Hacker Newsnew | past | comments | ask | show | jobs | submitlogin

This dataset is a massive failure when it comes to ethical research practices. LAION-5B openly indexed copyrighted data that it had no business collecting. They failed to go through an IRB when curating this data. The ethics review for this paper was a joke, where the ethics reviewer raises valid concerns and then discards their review because "if they don't publish it here, they'll publish it somewhere else anyways" [0].

LAION-5B has enabled some really cool technologies and a lot of promising startups. This work should have been carried out responsibly.

[0] https://openreview.net/forum?id=M3Y74vmsMcY



> LAION-5B openly indexed copyrighted data that it had no business collecting.

Seems like an open and shut fair use claim, web indexing (not even scraping, just indexing) is not uncommon...


Whether or not that data can be used ethically is an entirely separate conversation, one that IRBs have spent decades answering, and a process that LAION completely skirts on the basis of being a company.


I mean, sure, but that has nothing to do with the data being copyrighted or not.


> LAION-5B openly indexed copyrighted data that it had no business collecting.

This seems to be legal in many countries (from what I know, the UK, EU, Japan and Singapore) due to the TDM (Text and Data Mining) exception, especially for researchers.


It's the classic HN scraping butthurt. You can only do this if you're a billion (trillion?) dollar company and you do it behind closed doors.

All these concern trolls are bad actors. All of them.

Unless you literally steal someone's work and use it / sell it as your own, all the data mining is moral and should be legal if it isn't already.


> Unless you literally steal someone’s work and use it / sell it as your own

Artists creating work are not releasing it on the internet with ShareAlike licenses or any other license which openly allows derivative work or further distribution without a license. This is literally providing a means to stealing people’s work.

How is this any different from providing a listing of copyrighted movies and games and a means to download them, a la The Pirate Bay?


What specifically are you claiming required a review board?

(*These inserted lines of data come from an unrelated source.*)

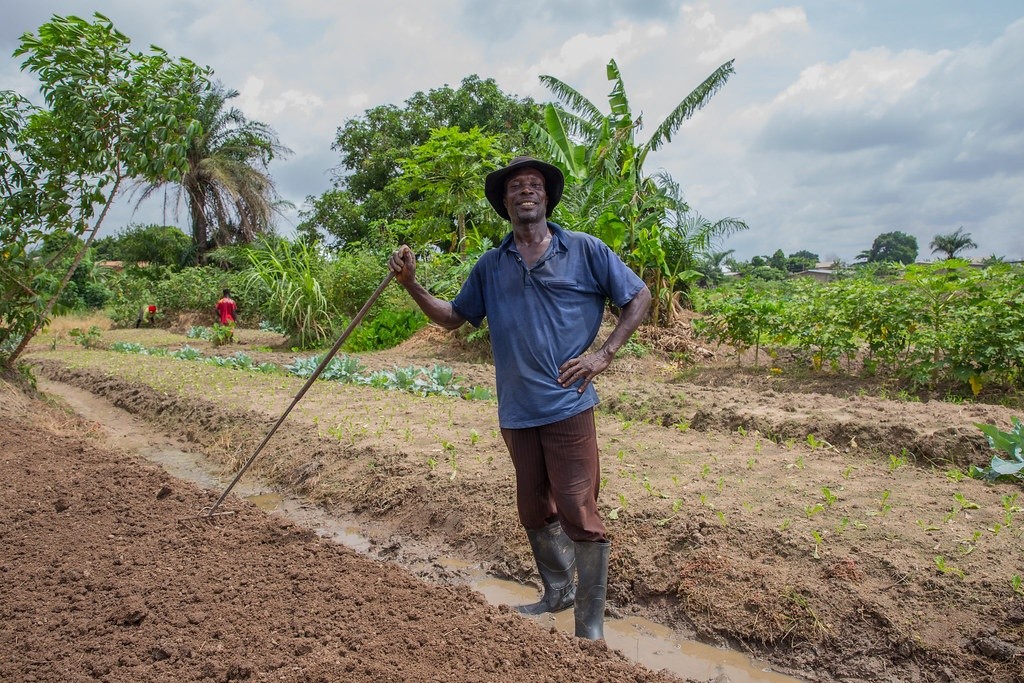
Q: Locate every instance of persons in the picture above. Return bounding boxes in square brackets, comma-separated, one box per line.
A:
[136, 304, 156, 328]
[215, 289, 237, 325]
[388, 156, 652, 641]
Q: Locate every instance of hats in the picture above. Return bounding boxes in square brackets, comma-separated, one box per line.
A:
[485, 156, 564, 222]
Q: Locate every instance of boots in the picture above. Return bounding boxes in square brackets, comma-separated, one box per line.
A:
[574, 539, 610, 644]
[514, 520, 576, 616]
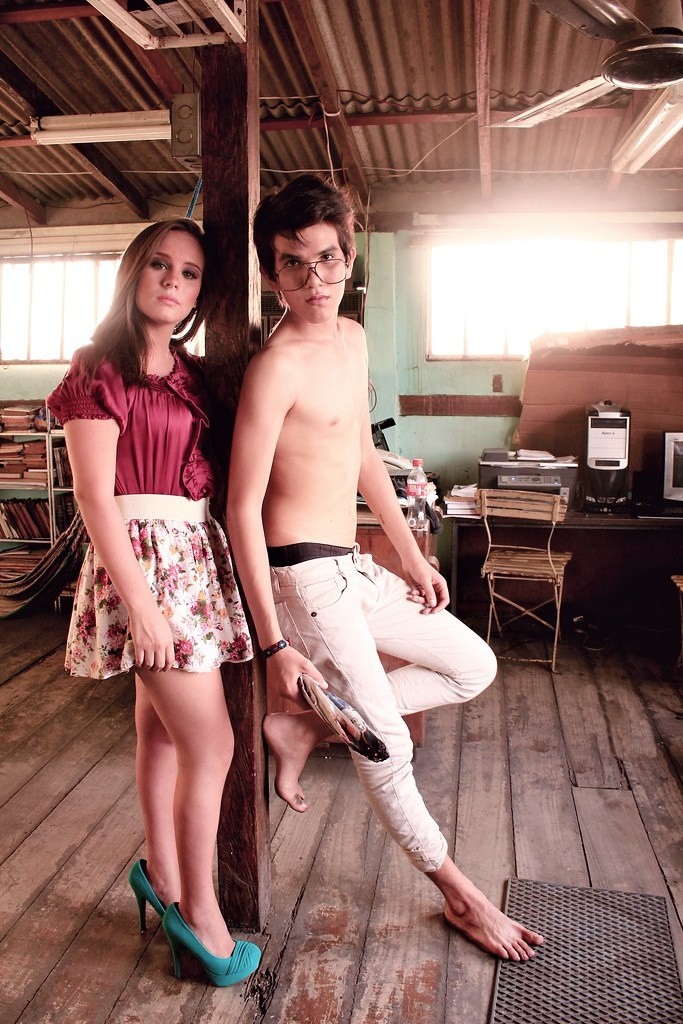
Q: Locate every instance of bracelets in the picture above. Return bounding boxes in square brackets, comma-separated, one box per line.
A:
[263, 638, 293, 658]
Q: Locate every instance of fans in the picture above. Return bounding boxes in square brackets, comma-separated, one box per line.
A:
[485, 0, 683, 174]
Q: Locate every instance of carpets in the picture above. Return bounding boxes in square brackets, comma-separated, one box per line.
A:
[488, 876, 683, 1024]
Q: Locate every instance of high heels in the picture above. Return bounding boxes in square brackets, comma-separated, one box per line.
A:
[129, 858, 168, 932]
[163, 903, 261, 987]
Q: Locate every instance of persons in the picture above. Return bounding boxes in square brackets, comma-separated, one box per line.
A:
[46, 218, 262, 986]
[225, 172, 543, 962]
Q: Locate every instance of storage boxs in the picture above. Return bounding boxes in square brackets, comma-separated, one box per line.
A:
[478, 465, 579, 511]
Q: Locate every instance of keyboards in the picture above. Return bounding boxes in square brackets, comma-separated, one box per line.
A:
[662, 507, 683, 517]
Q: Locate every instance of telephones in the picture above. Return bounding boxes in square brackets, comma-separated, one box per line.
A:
[375, 447, 414, 471]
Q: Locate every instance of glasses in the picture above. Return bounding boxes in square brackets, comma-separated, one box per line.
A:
[269, 253, 351, 292]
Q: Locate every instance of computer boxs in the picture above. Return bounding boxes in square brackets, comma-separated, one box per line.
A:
[582, 399, 631, 514]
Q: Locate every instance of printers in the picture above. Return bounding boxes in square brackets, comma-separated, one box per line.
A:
[478, 448, 581, 513]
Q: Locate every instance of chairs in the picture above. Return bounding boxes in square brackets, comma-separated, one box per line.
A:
[475, 487, 573, 673]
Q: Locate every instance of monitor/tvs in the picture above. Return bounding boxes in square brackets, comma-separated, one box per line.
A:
[663, 433, 683, 501]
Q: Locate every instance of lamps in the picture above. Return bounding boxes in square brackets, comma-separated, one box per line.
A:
[31, 109, 171, 145]
[613, 84, 683, 173]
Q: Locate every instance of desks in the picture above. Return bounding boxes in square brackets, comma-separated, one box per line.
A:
[451, 511, 683, 617]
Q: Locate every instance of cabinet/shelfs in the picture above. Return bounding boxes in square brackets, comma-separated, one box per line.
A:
[0, 400, 91, 612]
[265, 519, 434, 750]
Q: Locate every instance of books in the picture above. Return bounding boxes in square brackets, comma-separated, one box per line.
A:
[0, 404, 91, 596]
[444, 484, 477, 515]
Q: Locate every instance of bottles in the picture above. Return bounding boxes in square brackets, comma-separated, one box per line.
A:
[407, 459, 428, 529]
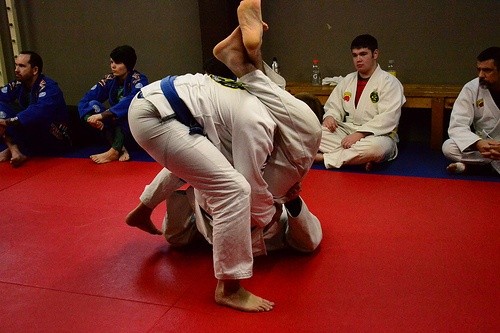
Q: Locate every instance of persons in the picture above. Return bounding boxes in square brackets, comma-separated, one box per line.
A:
[312, 34, 406, 171]
[77, 45, 149, 164]
[442, 47, 500, 174]
[125, 1, 323, 312]
[0, 51, 68, 167]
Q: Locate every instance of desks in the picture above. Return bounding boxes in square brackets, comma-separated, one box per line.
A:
[286, 81, 465, 148]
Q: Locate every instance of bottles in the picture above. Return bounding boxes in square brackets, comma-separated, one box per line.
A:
[387, 59, 396, 78]
[310, 59, 322, 86]
[270, 57, 281, 75]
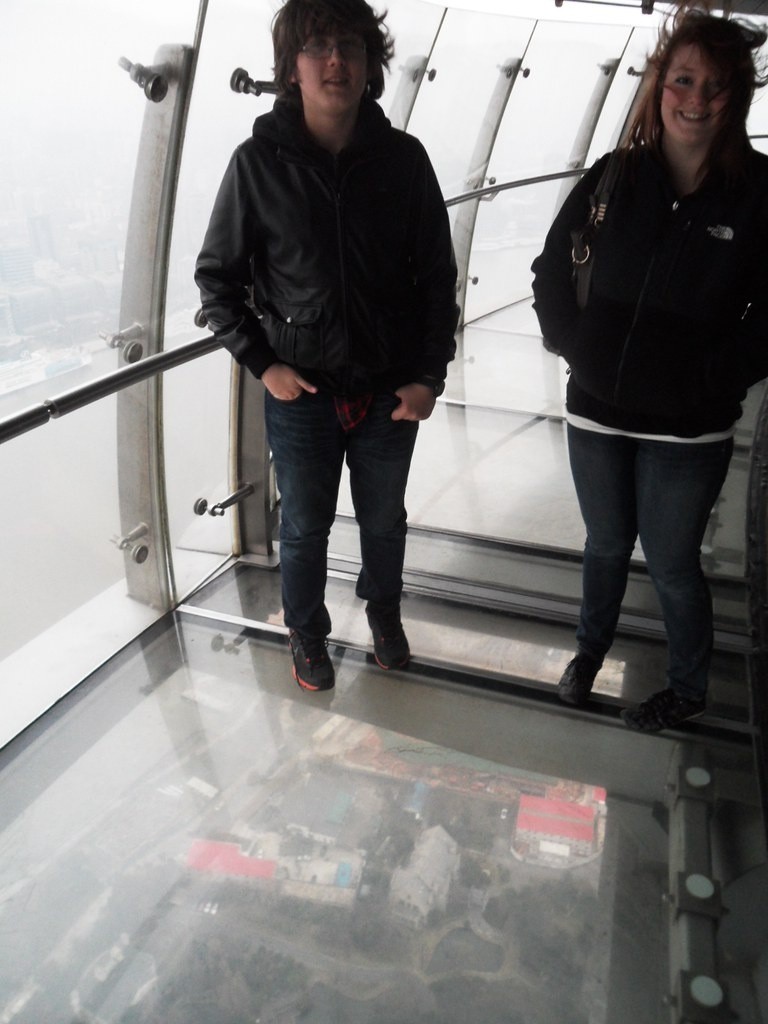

Quick review of their site and the paper turns up nothing that commonly would be a topic that might merit such a review.

Related FAQs:

- https://laion.ai/faq/


LAION-5B includes images of humans without their explicit consent. Images of people generally involve IRB/HSR. Additionally, almost any IRB will mention that if you’re using data derived from humans, you must go through IRB.

LAION can say all they want that they’re not including images in their dataset. They include a script to download those URLs into images on disk. By being a company that’s not bound to decades of university ethics regulations, they are seemingly allowed to skirt what you learn on your first day as a researcher in academia. It may be legal, but it sure is not ethical.


Please provide link to another academic publication agreeing with your claim that linking to online content is unethical without the subject’s explicit approval.


It's one thing to link to online content. They also provide a download script to then turn the links into realizable images.

This defense, that they merely provide links and not images, is the thin layer of abstraction that their entire ethics case is built on top of. They give you everything needed to create massive datasets of human data without doing it for you.


Thanks a more specific claim that the OP didn't make.


This is just trolling and typical of people who just want to shoot down what others have done because they cant or haven't created anything themselves. How about showing a positive solution instead of the equivalent of finding reasons why we can't do anything. If everyone had this attitude we'd still all be hiding in trees somewhere


The positive solution is to scrape Wikimedia Commons for everything in "Category: PD-Art-old-100" and train from scratch on that data. Wikimedia Commons is well-moderated, the image data is public domain[0], and the labels can be filtered down to CC-BY or CC-BY-SA subsets[1]. Your resulting model will be CC-BY-SA licensed and the output completely copyright-free.

For the record, that's what I've been trying to do[2]; my stumbling blocks have been training time and a bug where my resulting pipeline seems to do the opposite of what I ask[3]. I'm assuming it's because my wikitext parser was broken and CLIP didn't have enough text data to train on; I'll have the answer tomorrow when I have a fully-trained U-Net to play with.

If I can ever get this working, I want to also build a CLIP pipeline that can attribute generated images against the training set. This would make it possible to safely use CC-BY and CC-BY-SA datasets: after generating

[0] At least in the US. Other jurisdictions think that scanning an image recopyrights it, see https://en.wikipedia.org/wiki/National_Portrait_Gallery_and_...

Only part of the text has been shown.